Grilles, nets, et une course de vitesse

Confronted with this reality, managers did not wait. The 2016 study at Golfech demonstrated that regularly removing migrants from the canal allowed them to resume a conventional migratory pattern. After enhancing crossing conditions by installing, among other measures, a non-return grid upstream of the transfer canal, the 2017 results show that the measures implemented significantly reduced the catfish’s impact on large migratory species. Good news, but a grid alone does not solve everything. The catfish that end up in the pass are eventually caught in the nets of professional fishermen who have signed an agreement with EDF.

Nationwide, the question of the catfish’s legal status has been a source of debate for several years.

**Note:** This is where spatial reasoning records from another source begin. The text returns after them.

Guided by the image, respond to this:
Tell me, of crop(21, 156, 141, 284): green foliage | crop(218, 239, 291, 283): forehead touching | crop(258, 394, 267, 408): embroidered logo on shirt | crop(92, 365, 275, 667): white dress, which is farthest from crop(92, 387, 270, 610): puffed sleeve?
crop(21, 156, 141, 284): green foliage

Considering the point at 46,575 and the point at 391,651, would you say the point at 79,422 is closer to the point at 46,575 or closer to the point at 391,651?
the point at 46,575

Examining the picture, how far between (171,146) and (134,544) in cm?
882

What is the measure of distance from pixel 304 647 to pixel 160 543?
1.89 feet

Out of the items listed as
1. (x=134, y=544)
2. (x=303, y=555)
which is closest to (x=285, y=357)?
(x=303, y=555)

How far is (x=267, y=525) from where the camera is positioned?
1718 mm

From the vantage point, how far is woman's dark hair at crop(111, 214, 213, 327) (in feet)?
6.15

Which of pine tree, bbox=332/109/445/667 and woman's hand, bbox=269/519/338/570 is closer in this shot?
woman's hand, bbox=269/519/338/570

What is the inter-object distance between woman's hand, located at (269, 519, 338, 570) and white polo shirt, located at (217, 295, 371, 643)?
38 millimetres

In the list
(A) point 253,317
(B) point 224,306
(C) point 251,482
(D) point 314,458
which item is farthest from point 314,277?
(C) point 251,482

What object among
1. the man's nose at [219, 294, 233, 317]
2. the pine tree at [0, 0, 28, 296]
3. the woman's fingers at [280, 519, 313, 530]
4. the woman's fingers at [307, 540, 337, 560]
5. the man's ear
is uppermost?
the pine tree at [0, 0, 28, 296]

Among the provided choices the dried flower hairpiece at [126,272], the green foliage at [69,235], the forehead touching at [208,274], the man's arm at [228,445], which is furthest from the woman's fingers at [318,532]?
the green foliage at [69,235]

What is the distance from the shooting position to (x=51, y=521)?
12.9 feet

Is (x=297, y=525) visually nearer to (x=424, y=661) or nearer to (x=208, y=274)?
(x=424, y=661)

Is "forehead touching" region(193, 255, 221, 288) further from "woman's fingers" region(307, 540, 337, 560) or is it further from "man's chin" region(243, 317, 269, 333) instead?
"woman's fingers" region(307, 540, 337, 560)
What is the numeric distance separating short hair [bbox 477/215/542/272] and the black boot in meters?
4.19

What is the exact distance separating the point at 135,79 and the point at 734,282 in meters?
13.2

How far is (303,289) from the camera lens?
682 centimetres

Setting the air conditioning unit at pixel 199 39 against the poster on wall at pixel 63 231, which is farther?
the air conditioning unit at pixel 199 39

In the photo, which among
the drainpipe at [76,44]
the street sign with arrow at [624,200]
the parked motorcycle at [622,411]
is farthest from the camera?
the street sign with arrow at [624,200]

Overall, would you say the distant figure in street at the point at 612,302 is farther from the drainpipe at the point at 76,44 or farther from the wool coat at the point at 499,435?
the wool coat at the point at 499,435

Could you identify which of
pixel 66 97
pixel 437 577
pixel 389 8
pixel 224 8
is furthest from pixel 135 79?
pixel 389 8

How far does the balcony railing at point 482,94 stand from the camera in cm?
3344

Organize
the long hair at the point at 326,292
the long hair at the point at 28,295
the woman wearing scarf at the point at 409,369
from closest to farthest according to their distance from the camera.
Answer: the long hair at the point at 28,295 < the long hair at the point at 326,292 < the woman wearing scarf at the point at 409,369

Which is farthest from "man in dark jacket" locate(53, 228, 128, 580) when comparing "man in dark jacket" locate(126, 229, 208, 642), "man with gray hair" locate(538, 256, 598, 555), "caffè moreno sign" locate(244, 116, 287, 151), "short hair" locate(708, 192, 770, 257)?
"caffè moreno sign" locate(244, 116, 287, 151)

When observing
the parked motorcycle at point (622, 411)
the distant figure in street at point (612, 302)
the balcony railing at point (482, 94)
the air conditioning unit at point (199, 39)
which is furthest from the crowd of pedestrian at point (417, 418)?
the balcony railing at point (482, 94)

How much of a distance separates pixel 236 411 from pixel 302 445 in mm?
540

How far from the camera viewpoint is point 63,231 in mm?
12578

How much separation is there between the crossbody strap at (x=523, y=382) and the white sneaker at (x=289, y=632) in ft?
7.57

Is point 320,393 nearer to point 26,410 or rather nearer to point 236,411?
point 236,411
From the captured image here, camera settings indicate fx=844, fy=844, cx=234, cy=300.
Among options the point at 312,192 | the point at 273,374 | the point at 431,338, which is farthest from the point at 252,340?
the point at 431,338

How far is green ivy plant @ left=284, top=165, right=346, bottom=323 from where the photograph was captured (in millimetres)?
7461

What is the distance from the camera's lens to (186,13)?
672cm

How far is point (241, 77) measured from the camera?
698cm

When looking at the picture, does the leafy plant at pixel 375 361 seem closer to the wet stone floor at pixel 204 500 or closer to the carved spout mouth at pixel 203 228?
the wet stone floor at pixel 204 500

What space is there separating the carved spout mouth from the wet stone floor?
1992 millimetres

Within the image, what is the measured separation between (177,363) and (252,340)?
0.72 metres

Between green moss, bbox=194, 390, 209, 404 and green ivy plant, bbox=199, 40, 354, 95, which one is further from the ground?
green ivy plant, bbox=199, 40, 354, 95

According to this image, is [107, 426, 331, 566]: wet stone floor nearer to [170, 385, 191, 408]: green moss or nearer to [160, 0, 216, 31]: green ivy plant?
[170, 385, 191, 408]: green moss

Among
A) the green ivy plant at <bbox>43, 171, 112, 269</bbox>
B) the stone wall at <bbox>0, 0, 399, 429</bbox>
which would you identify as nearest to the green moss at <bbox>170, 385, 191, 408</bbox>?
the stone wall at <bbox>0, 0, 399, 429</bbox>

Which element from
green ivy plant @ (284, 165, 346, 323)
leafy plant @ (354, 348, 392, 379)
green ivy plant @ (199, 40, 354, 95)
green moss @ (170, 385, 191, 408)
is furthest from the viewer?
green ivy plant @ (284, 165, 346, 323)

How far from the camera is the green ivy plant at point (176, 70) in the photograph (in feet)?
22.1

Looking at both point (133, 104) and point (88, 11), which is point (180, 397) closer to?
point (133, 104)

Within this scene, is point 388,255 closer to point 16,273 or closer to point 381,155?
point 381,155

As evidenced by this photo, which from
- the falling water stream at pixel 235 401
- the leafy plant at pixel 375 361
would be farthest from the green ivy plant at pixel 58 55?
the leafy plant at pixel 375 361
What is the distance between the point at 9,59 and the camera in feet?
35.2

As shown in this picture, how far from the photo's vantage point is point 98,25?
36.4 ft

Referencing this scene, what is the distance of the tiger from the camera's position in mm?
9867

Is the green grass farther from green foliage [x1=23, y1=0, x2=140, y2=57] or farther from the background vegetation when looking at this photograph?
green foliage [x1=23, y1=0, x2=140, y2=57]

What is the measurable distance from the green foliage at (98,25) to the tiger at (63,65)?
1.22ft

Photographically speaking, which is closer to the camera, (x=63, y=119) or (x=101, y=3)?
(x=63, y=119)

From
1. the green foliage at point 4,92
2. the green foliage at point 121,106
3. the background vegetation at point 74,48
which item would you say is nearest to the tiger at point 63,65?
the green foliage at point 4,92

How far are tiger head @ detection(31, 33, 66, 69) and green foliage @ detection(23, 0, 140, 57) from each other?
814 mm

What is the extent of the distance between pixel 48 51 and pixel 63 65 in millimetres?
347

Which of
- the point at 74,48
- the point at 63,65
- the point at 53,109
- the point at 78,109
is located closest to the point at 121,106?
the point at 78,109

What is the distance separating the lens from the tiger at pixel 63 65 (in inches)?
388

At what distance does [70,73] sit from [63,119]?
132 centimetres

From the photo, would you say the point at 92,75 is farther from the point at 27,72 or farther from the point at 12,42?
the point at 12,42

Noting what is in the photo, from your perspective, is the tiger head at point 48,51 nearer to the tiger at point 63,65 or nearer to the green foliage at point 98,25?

Classifying the catfish as a species capable of causing ecological imbalances, and as an exotic invasive species, could enable prohibiting “no-kill” releases of caught catfish—a practice that sustains and propagates the catfish, as recalled by the National Council for Nature Protection in its advisory of October 16, 2024. Fisheries aiming to reduce predation by the catfish on migratory fish have been conducted in the Garonne and Dordogne basins between 2021 and 2023.

The debate remains open, and at times passionate. The catfish’s introduction has divided the fishing world: the “anti-catfish” faction, fearing its impact on local fauna, opposes the “pro-catfish” faction, which praises its sporting value and fishing interest. Meanwhile, scientific estimates of catfish density lead to hypotheses of about 40,000 individuals in the Garonne and Dordogne. Forty thousand catfish facing fewer than a thousand salmon. The imbalance speaks for itself, and no single barrier can re-balance such an expansive equation.

Sindre Halvorsen

I write about space exploration, frontier science and the technologies that are quietly shaping the future. From Norway, I follow the missions, discoveries and ideas that connect life on Earth with what lies beyond it. My goal is to make complex subjects clear, useful and worth paying attention to.